The report made headlines across the nation. “Upward Mobility Is Bay Area Challenge,” reported the Tampa Bay Times (7/23/13). “People born poor [in Ohio urban
areas] are more likely to stay poor,” wrote the Cincinnati Enquirer (7/23/13). The PBS NewsHour (7/24/13) brought on one of the study’s authors, Harvard economist Raj Chetty, to try to answer the question, “Is the American dream alive, and how does it vary across areas of the U.S.?”
CNN’s Fareed Zakaria, meanwhile, devoted two separate segments to the story (8/4/13, 8/18/13). First Zakaria interviewed Chetty—plus self-proclaimed “radical centrist” economist Jeff Sachs, libertarian columnist Megan McArdle and Brookings Institution inequality skeptic Scott Winship—to discuss the study. He then delivered an on-air op-ed that cited Canadian economist Miles Corak as noting that “America spends much less on the education and well-being of poor people, especially poor children, than any other rich country”—though Zakaria also noted that “the U.S. has many more broken families, single parents and dysfunctional domestic arrangements than Canada and Europe.”
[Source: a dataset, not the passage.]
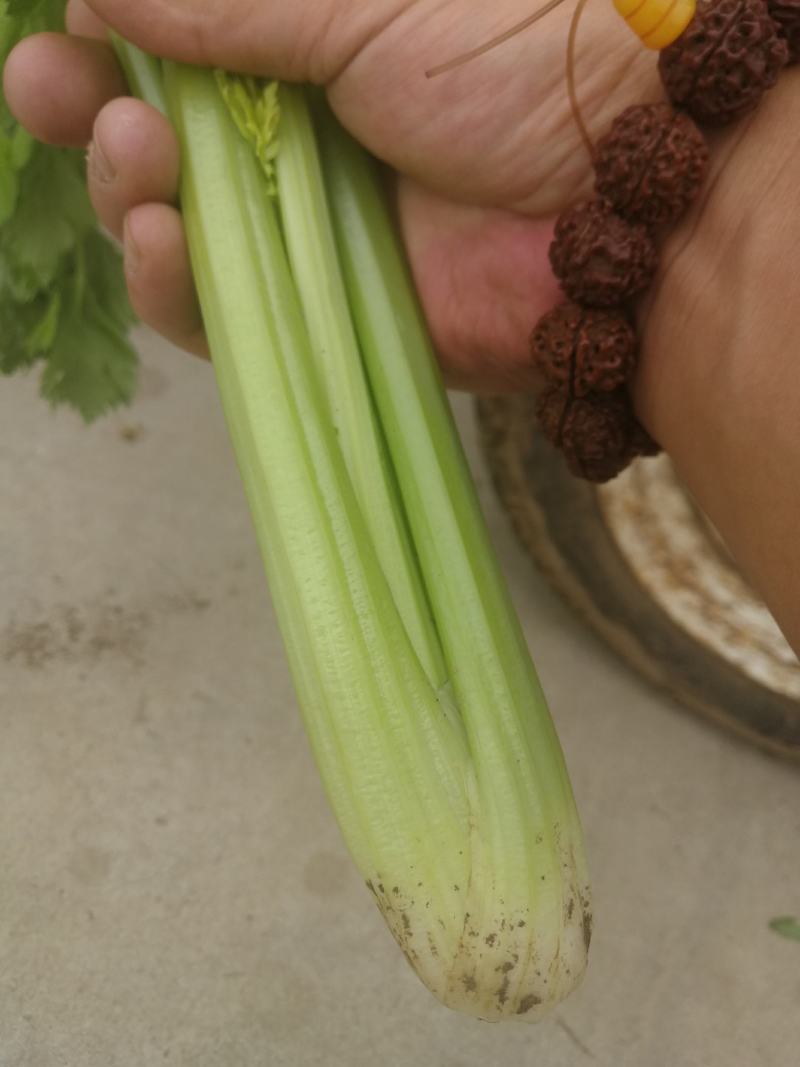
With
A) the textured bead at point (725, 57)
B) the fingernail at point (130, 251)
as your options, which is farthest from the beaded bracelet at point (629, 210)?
the fingernail at point (130, 251)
The mobility study was indeed important news—though it was the rare story that mentioned that if the ability to rise in economic class is your main criterion, the American dream is far more alive in Denmark and the United Kingdom that anywhere in the United States (Guardian, 1/17/12). But in focusing solely on whether some poor Americans can swap places with those in the middle or upper classes—and pinning the blame for those who can’t on poor education or single moms, things that the Harvard/Berkeley study, which focused solely on the role of regressive state tax systems in decreasing income mobility, didn’t address—media coverage skirted the larger issue: the growing distance between top and bottom earners.
Corporate media took far less notice back in January when another of the NBER study’s authors, Berkeley economist Emmanuel Saez, released a report showing that in the first two years of the economic recovery, the top 1 percent of U.S. earners saw their earnings rise by 11.2 percent, while the other 99 percent saw their incomes fall by 0.4 percent. Three weeks later, the New York Times (2/15/13) reported this in its business section under the headline “Incomes Flat in Recovery, but Not for the 1 Percent.” But that was it for attention to the growing gap between rich and poor—unless you count a much-cited Wall Street Journal article (2/13/13) headlined “What Recession? Americans Regain a Craving for Luxury.”